STATED TASK:
Your output is the line containing "Is pixel 456" plus all lines after it to the end of the records, reproduced exactly, with nothing else.

DATASET EXCERPTS:
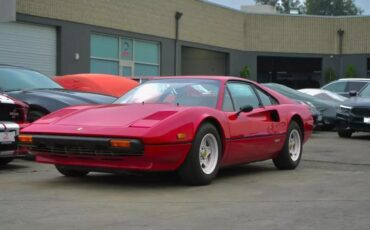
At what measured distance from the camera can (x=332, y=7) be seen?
9800 centimetres

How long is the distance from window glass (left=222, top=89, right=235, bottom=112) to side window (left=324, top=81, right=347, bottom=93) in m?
13.7

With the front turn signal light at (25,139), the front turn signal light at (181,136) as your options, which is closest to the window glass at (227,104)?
the front turn signal light at (181,136)

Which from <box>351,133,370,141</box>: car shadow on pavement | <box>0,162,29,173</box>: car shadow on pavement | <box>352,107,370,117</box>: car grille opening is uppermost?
<box>352,107,370,117</box>: car grille opening

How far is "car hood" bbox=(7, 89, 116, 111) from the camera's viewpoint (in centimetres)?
941

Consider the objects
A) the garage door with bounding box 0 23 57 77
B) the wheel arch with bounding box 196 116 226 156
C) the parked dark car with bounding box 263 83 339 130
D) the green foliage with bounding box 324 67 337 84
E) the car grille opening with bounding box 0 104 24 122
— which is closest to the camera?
the wheel arch with bounding box 196 116 226 156

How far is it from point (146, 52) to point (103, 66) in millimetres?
3118

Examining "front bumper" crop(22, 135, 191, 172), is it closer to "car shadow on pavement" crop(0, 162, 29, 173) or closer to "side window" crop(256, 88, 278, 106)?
"car shadow on pavement" crop(0, 162, 29, 173)

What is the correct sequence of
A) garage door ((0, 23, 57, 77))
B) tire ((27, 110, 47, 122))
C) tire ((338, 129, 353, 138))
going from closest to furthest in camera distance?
tire ((27, 110, 47, 122)) → tire ((338, 129, 353, 138)) → garage door ((0, 23, 57, 77))

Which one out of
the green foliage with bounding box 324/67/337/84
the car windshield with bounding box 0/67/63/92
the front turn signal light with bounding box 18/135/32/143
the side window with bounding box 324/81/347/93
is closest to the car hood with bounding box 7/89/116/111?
the car windshield with bounding box 0/67/63/92

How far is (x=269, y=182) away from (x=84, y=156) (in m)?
2.27

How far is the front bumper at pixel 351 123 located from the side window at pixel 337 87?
21.4ft

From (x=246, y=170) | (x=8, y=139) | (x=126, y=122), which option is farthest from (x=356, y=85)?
(x=126, y=122)

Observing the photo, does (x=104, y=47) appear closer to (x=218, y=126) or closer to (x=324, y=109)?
(x=324, y=109)

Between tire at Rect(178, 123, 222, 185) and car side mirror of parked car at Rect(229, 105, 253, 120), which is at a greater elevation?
car side mirror of parked car at Rect(229, 105, 253, 120)
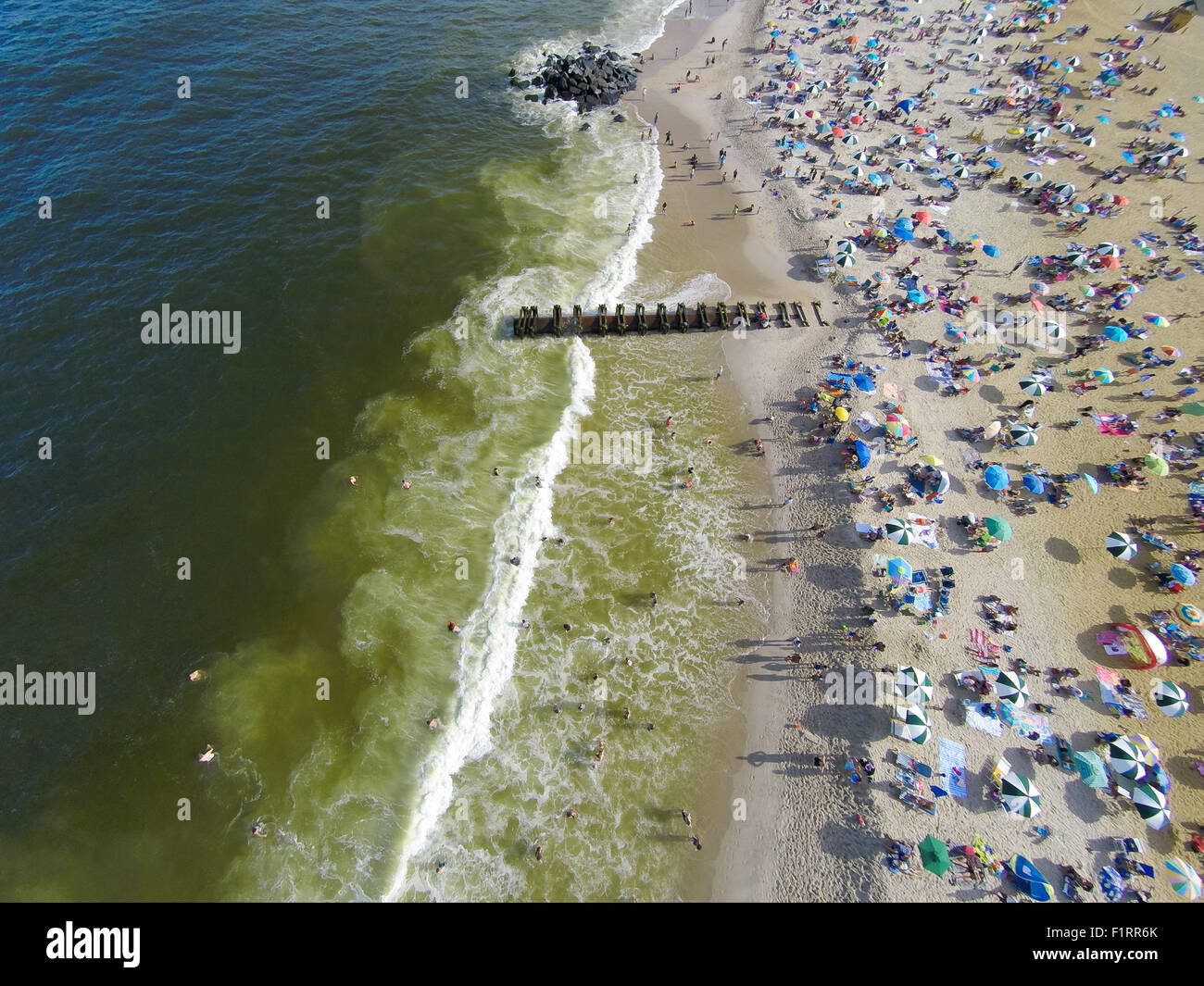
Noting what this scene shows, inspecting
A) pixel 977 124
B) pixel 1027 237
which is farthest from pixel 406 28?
pixel 1027 237

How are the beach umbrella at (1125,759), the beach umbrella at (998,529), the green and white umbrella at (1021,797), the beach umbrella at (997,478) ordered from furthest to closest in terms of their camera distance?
the beach umbrella at (997,478), the beach umbrella at (998,529), the beach umbrella at (1125,759), the green and white umbrella at (1021,797)

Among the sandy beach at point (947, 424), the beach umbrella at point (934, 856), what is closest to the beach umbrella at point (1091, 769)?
the sandy beach at point (947, 424)

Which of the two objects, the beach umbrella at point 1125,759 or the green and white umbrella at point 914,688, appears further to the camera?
the green and white umbrella at point 914,688

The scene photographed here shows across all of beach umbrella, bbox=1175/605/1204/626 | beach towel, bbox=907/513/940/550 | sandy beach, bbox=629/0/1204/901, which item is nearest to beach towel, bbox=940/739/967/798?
sandy beach, bbox=629/0/1204/901

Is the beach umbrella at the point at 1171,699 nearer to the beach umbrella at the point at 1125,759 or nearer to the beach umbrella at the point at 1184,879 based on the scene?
the beach umbrella at the point at 1125,759

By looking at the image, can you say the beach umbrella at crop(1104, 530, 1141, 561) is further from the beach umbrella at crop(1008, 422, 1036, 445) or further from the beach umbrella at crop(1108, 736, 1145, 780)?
the beach umbrella at crop(1108, 736, 1145, 780)
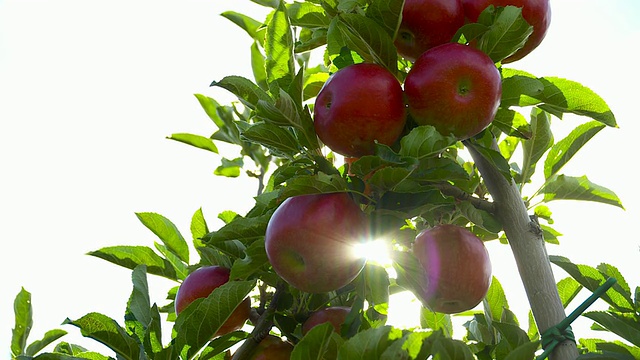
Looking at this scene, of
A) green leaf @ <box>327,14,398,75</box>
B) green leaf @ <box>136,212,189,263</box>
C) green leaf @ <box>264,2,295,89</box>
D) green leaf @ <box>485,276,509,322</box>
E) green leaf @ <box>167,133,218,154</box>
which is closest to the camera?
green leaf @ <box>327,14,398,75</box>

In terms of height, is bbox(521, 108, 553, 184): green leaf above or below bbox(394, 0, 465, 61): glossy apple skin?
below

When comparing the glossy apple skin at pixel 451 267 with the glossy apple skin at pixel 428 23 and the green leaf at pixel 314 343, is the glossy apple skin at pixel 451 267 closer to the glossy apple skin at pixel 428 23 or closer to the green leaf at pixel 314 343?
the green leaf at pixel 314 343

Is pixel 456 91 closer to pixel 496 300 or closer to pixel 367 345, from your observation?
pixel 367 345

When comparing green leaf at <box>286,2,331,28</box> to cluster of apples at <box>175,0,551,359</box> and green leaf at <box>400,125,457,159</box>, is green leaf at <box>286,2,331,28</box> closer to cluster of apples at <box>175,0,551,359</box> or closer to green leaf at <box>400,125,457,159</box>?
cluster of apples at <box>175,0,551,359</box>

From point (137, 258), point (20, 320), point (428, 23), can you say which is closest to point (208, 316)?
point (137, 258)

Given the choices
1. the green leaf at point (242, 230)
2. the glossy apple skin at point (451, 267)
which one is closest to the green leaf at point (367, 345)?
the glossy apple skin at point (451, 267)

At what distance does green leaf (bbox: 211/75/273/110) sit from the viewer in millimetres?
1285

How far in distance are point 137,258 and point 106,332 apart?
51 centimetres

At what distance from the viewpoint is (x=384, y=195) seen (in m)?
1.24

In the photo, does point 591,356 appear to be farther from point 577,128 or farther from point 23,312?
point 23,312

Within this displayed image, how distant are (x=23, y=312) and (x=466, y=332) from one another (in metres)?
1.67

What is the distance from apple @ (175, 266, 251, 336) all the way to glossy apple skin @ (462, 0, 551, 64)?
0.95 meters

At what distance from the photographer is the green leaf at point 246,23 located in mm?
2229

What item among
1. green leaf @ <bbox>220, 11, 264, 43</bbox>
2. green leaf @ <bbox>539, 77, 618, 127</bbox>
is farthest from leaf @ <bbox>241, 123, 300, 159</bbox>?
green leaf @ <bbox>220, 11, 264, 43</bbox>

SOLVED PROBLEM:
Is pixel 456 91 closer to pixel 496 300 or closer to pixel 367 345, from your observation?
pixel 367 345

When comparing green leaf at <box>286,2,331,28</box> to cluster of apples at <box>175,0,551,359</box> and green leaf at <box>400,125,457,159</box>, is green leaf at <box>286,2,331,28</box> closer to cluster of apples at <box>175,0,551,359</box> or closer to green leaf at <box>400,125,457,159</box>?
cluster of apples at <box>175,0,551,359</box>

From point (137, 258), point (20, 320), point (428, 23), can you say which is closest to point (208, 316)?
point (137, 258)

Given the choices
1. the green leaf at point (242, 230)
2. the glossy apple skin at point (451, 267)
which one is closest to the green leaf at point (367, 345)?
the glossy apple skin at point (451, 267)

At what distance does green leaf (bbox: 211/75/273/110) sit from the viewer in millimetres?
1285

How far in distance are point 137,258 and point 106,332 apart?
51 centimetres

At what distance from the viewpoint is (x=384, y=195) seen (in m)?
1.24

In the photo, does point 591,356 appear to be farther from point 577,128 or farther from point 23,312?
point 23,312

Within this displayed image, how distant are (x=23, y=312) and (x=466, y=332) from one another (in metres)?
1.67

What is the distance from apple @ (175, 266, 251, 336) all the way to glossy apple skin @ (462, 0, 551, 64)?
0.95 meters

At what distance from the photographer is the green leaf at point 246,23 located in mm?
2229

What item among
1. green leaf @ <bbox>220, 11, 264, 43</bbox>
2. green leaf @ <bbox>539, 77, 618, 127</bbox>
is farthest from leaf @ <bbox>241, 123, 300, 159</bbox>?
green leaf @ <bbox>220, 11, 264, 43</bbox>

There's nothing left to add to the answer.